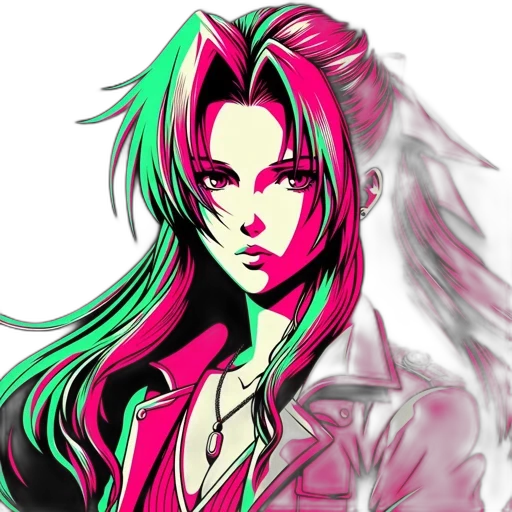 anime, vaporwave, pixel art, concept art, red, green, neon, pastel transparent PNG cut-out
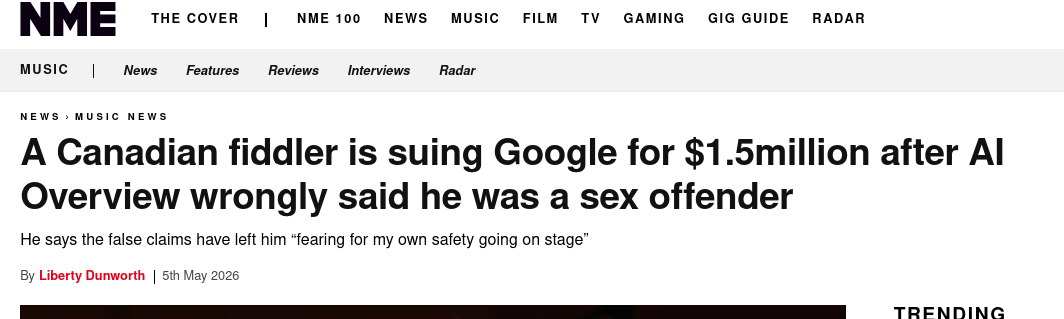 A Canadian fiddler is suing Google for $1.5million after AI Overview wrongly said he was a sex offender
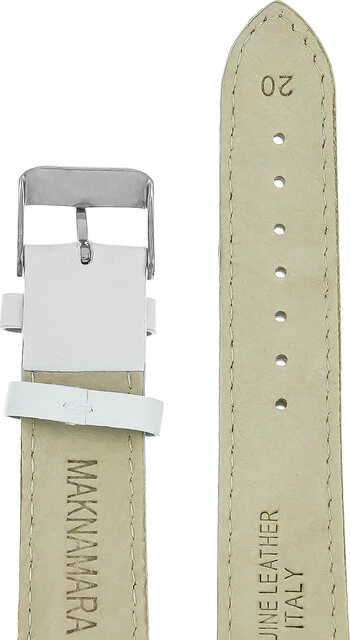 Ремешки maknamara 20 мм бел сереб заст МР-20102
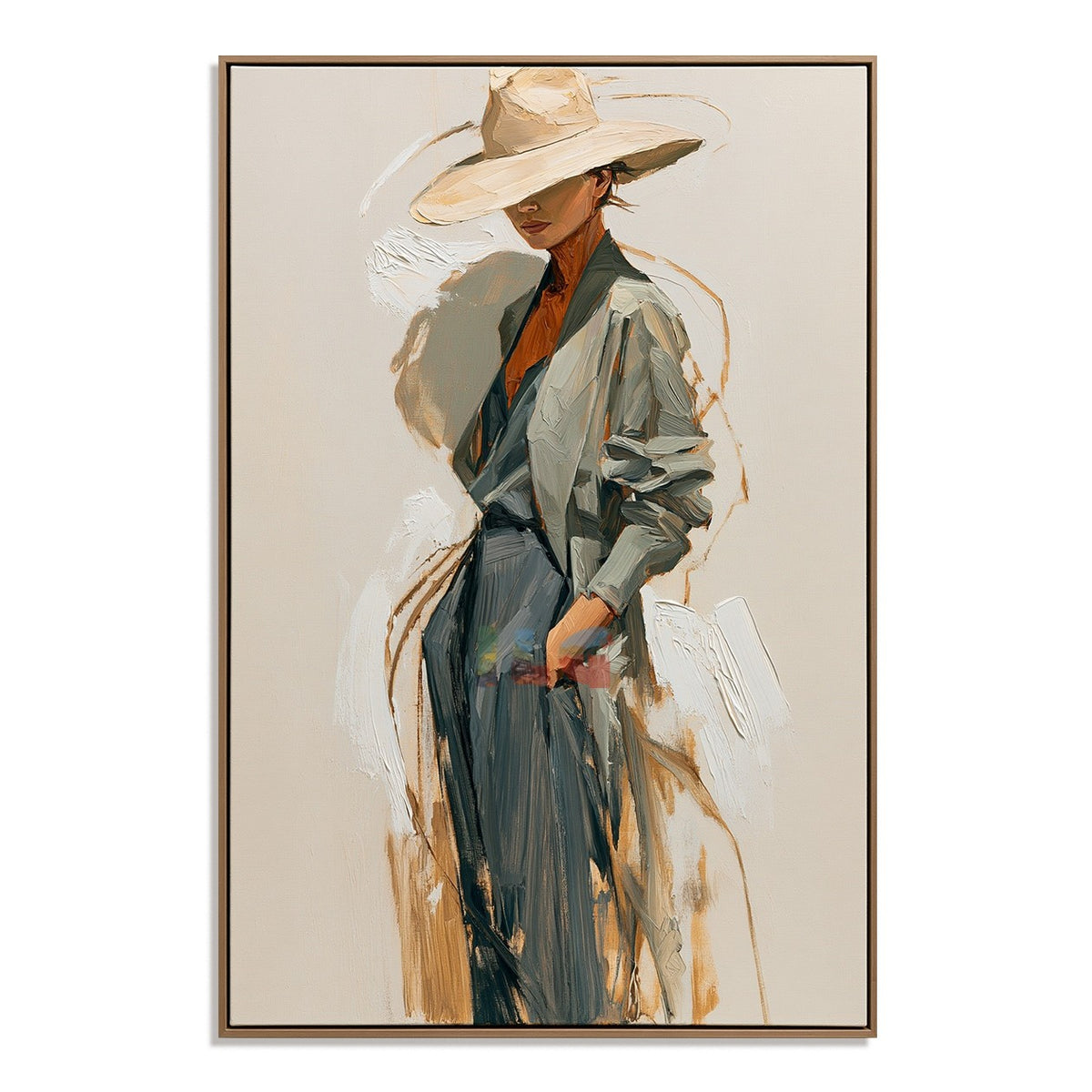 Ivory Horizon Muse – Modern Fashion Figurative Wall Art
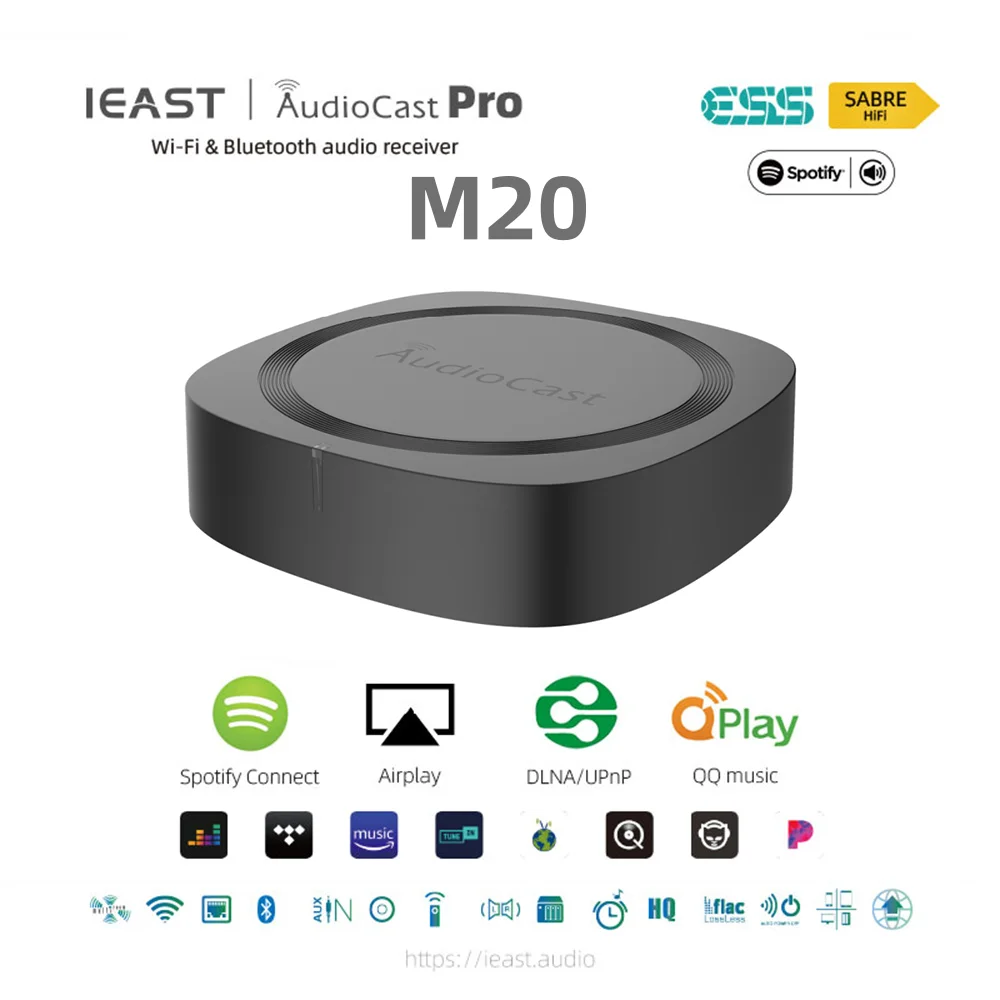 Фото Беспроводной аудиоприемник IEAST AudioCast Pro M20 с Wi-Fi, музыкальная шкатулка для разных комнат airplay с Bluetooth 5,0, Музыкальная шкатулка с системой hifi, тадил дыхательный pando №1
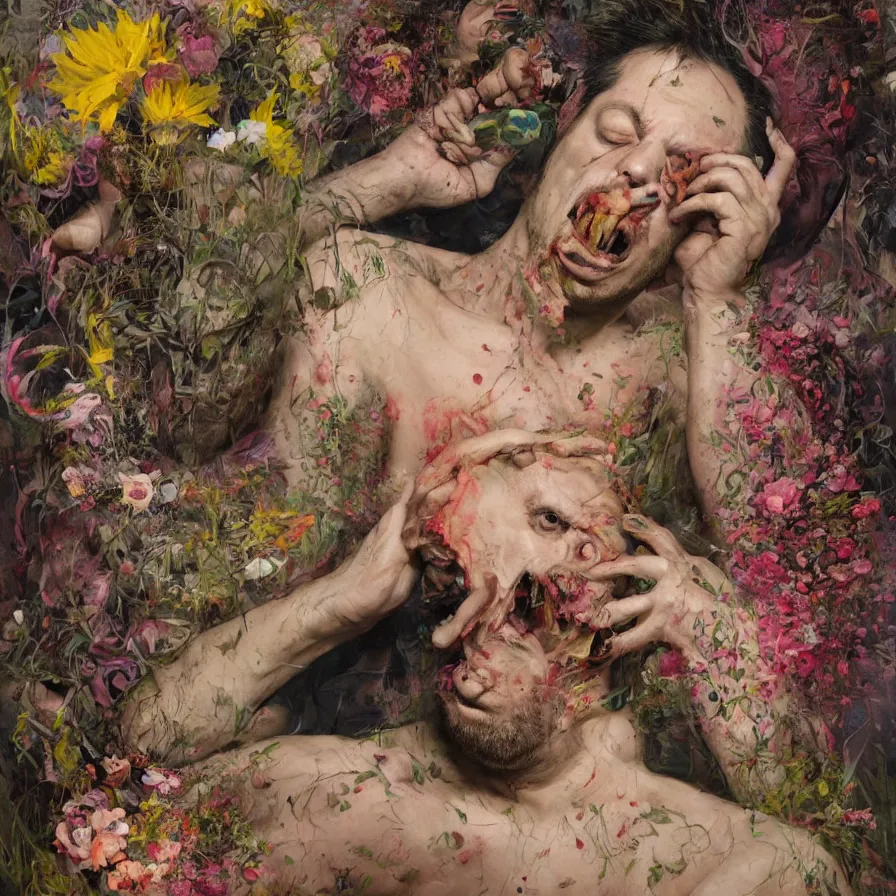 Image similar to male portrait of todd solondz eating rotten flesh and puking blood wearing a thong, surrounded by flowers by francis bacon, karol bak, james jean, tom bagshaw, rococo, trending on artstation, cinematic lighting, hyper realism, dramatic, emotional, octane render, 8 k, hyper detailed.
----------------
▶ _PROBLEM TO WORK ON_
Copy out all six entries above word for word, dropping the pictures.

▶ _RESPONSE BELOW_
 anime, vaporwave, pixel art, concept art, red, green, neon, pastel transparent PNG cut-out
 A Canadian fiddler is suing Google for $1.5million after AI Overview wrongly said he was a sex offender
 Ремешки maknamara 20 мм бел сереб заст МР-20102
 Ivory Horizon Muse – Modern Fashion Figurative Wall Art
 Фото Беспроводной аудиоприемник IEAST AudioCast Pro M20 с Wi-Fi, музыкальная шкатулка для разных комнат airplay с Bluetooth 5,0, Музыкальная шкатулка с системой hifi, тадил дыхательный pando №1
 Image similar to male portrait of todd solondz eating rotten flesh and puking blood wearing a thong, surrounded by flowers by francis bacon, karol bak, james jean, tom bagshaw, rococo, trending on artstation, cinematic lighting, hyper realism, dramatic, emotional, octane render, 8 k, hyper detailed.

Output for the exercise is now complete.